[BEGIN]
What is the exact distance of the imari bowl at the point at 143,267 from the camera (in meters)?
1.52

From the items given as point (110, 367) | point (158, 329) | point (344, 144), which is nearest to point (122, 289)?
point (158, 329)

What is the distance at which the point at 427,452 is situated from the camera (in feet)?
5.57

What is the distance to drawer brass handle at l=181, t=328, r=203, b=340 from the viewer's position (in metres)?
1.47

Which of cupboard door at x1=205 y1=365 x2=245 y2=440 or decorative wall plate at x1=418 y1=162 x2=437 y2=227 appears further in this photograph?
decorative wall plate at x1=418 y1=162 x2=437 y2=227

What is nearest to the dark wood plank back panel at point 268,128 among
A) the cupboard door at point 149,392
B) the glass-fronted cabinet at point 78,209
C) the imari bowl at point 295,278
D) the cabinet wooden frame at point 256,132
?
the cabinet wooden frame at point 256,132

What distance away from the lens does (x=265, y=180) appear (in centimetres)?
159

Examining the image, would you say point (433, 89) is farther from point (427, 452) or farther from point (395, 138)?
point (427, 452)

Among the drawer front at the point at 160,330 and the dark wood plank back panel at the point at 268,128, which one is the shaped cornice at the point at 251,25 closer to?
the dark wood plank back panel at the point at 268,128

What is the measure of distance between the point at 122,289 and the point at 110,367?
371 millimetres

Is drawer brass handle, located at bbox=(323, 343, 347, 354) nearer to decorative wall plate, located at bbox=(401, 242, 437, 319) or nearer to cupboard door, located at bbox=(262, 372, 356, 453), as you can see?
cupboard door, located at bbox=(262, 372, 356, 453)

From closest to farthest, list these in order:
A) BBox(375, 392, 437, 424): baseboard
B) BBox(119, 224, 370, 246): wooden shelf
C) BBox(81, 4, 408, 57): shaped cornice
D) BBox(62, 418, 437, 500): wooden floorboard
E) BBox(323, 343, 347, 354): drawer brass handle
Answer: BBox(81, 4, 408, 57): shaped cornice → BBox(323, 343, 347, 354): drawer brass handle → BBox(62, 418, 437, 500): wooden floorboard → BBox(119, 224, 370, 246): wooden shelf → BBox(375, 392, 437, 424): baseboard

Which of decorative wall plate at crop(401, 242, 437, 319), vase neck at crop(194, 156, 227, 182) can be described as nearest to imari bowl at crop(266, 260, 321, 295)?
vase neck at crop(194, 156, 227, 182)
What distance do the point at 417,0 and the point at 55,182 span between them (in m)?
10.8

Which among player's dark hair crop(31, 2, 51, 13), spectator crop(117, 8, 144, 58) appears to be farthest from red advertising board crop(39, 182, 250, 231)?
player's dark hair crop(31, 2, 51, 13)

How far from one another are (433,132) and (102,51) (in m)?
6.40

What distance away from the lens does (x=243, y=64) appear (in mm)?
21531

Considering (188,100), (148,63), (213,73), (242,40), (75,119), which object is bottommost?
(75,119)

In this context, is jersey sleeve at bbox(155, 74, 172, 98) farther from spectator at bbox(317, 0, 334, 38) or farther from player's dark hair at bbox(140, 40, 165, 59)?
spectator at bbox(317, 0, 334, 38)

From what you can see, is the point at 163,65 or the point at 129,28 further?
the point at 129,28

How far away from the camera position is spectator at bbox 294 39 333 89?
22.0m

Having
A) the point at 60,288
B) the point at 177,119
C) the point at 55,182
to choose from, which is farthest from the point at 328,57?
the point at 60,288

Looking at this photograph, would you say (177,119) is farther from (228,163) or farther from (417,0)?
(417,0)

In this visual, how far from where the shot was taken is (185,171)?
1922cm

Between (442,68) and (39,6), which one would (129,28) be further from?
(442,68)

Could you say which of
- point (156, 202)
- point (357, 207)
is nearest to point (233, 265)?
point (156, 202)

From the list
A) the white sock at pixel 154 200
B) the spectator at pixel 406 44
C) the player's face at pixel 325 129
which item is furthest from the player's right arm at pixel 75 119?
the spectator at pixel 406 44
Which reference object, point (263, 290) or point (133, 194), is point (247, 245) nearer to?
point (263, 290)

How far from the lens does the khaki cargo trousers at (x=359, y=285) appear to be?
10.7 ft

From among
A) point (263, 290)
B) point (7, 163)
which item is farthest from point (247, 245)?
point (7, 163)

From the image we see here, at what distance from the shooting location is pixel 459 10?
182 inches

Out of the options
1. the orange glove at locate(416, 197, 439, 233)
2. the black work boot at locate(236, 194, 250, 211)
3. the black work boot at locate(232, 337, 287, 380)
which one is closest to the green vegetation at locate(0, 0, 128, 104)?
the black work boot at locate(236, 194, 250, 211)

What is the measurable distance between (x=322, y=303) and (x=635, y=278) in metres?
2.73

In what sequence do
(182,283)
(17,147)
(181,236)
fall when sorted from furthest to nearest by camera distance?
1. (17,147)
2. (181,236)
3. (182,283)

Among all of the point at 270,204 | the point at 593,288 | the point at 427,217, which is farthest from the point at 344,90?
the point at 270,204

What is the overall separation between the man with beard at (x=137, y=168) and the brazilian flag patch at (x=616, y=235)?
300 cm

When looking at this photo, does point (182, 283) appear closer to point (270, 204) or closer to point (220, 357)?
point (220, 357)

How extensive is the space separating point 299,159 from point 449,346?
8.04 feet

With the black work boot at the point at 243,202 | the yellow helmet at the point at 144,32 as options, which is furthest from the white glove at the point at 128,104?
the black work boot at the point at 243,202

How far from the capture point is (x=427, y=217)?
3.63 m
[END]
[BEGIN]
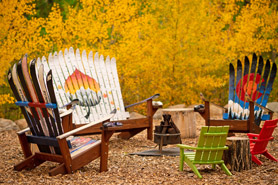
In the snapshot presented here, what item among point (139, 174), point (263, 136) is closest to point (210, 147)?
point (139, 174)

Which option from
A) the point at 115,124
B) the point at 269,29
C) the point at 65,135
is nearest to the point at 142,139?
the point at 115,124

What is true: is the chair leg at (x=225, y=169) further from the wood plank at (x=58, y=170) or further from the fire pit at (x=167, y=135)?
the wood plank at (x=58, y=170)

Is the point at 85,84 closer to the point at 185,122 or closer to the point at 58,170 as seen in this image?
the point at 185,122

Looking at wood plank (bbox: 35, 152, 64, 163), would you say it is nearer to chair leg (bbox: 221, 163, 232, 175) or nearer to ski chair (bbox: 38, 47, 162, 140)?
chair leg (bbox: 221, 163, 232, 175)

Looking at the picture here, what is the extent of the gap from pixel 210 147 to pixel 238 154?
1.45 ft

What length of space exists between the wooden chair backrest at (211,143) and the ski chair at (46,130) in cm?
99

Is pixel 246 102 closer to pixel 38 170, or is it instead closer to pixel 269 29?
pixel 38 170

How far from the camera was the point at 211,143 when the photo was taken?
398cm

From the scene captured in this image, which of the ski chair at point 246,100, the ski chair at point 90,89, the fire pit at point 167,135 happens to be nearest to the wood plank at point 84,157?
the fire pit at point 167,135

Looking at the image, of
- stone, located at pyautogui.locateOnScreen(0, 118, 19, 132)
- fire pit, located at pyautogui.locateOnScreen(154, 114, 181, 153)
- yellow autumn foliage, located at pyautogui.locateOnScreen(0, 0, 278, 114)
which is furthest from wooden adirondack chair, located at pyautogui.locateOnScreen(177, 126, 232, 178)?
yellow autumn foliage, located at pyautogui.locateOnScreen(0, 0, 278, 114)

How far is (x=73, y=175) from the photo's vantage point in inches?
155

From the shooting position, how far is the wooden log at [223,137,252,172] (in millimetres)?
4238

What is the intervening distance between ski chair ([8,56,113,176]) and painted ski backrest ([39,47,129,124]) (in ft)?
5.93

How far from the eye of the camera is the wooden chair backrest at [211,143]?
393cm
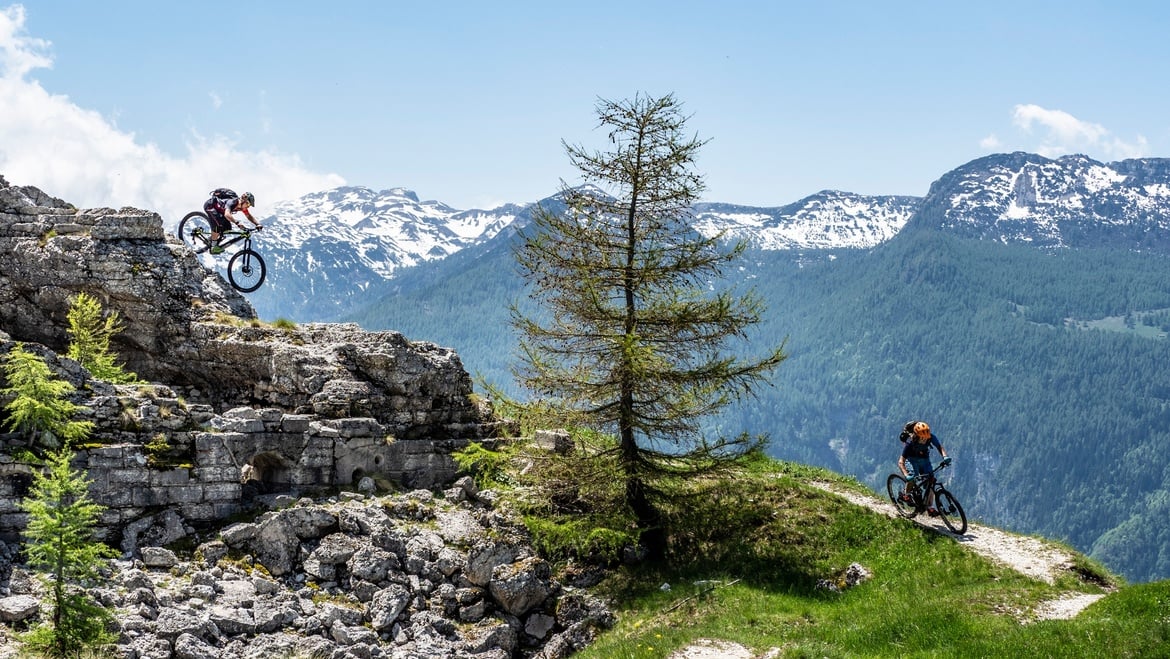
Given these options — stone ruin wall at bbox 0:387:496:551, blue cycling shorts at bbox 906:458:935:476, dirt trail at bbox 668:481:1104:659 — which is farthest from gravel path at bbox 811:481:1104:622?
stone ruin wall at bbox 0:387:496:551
[END]
● REQUIRED WORK:
Rewrite the data above from the line with "What is the distance at" up to and including the line with "371 millimetres", renaming "cupboard door" to "cabinet door" and leaving everything else unchanged.

● EXERCISE ANSWER:
What is the distance at which the point at 427,452 is situated from the camera (in feet)?
5.57

What is the distance to drawer brass handle at l=181, t=328, r=203, b=340 from the viewer's position (in metres)?
1.47

Which of cabinet door at x1=205 y1=365 x2=245 y2=440 or decorative wall plate at x1=418 y1=162 x2=437 y2=227 appears further in this photograph?
decorative wall plate at x1=418 y1=162 x2=437 y2=227

What is nearest to the dark wood plank back panel at point 268,128 among
A) the cabinet door at point 149,392
B) the glass-fronted cabinet at point 78,209
C) the imari bowl at point 295,278
D) the cabinet wooden frame at point 256,132
?
the cabinet wooden frame at point 256,132

What distance away from the lens does (x=265, y=180) appear (in centimetres)?
159

Examining the image, would you say point (433, 89) is farther from point (427, 452) or farther from point (395, 138)?
point (427, 452)

Among the drawer front at the point at 160,330 and the dark wood plank back panel at the point at 268,128, which one is the shaped cornice at the point at 251,25 closer to?
the dark wood plank back panel at the point at 268,128

What is the measure of distance between the point at 122,289 and the point at 110,367?
371 millimetres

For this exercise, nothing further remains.